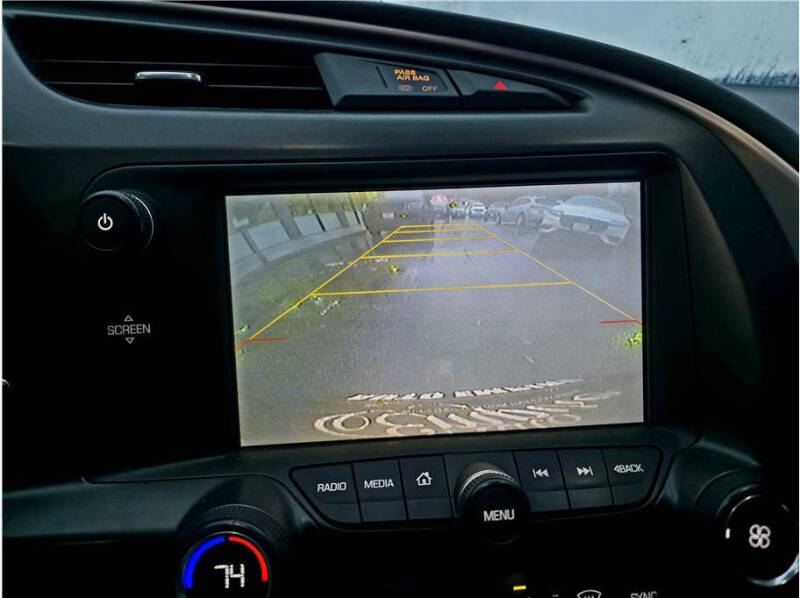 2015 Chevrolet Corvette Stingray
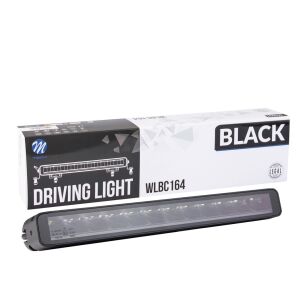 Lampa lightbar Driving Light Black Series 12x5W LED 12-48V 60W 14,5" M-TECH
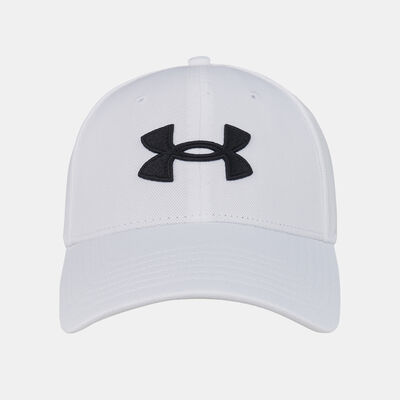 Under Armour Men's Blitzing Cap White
--
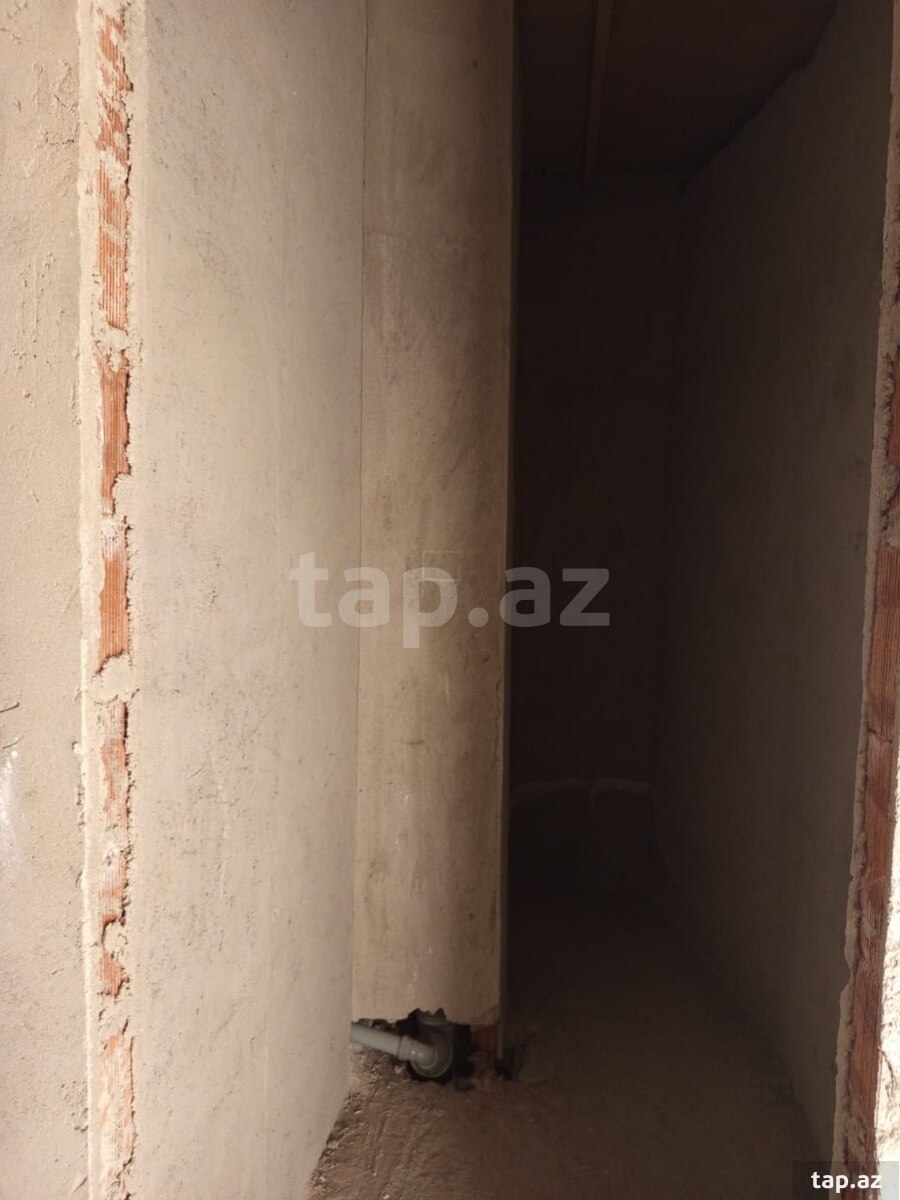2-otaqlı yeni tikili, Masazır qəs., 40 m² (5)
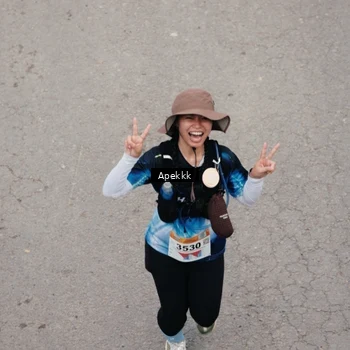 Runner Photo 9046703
* * *
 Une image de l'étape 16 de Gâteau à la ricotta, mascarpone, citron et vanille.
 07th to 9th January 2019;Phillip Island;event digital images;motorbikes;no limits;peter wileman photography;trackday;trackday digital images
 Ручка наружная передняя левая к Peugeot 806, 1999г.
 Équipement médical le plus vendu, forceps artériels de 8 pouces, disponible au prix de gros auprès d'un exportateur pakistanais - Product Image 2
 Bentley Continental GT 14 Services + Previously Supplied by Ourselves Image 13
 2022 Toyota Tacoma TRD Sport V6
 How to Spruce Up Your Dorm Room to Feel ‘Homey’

What you should do:
Copy out the listing from the line containing "2015 Chevrolet Corvette Stingray" through the line containing "Under Armour Men's Blitzing Cap White", both of those lines included, reproducing each one unchanged. Leave the pictures out.

Answer for this exercise:
 2015 Chevrolet Corvette Stingray
 Lampa lightbar Driving Light Black Series 12x5W LED 12-48V 60W 14,5" M-TECH
 Under Armour Men's Blitzing Cap White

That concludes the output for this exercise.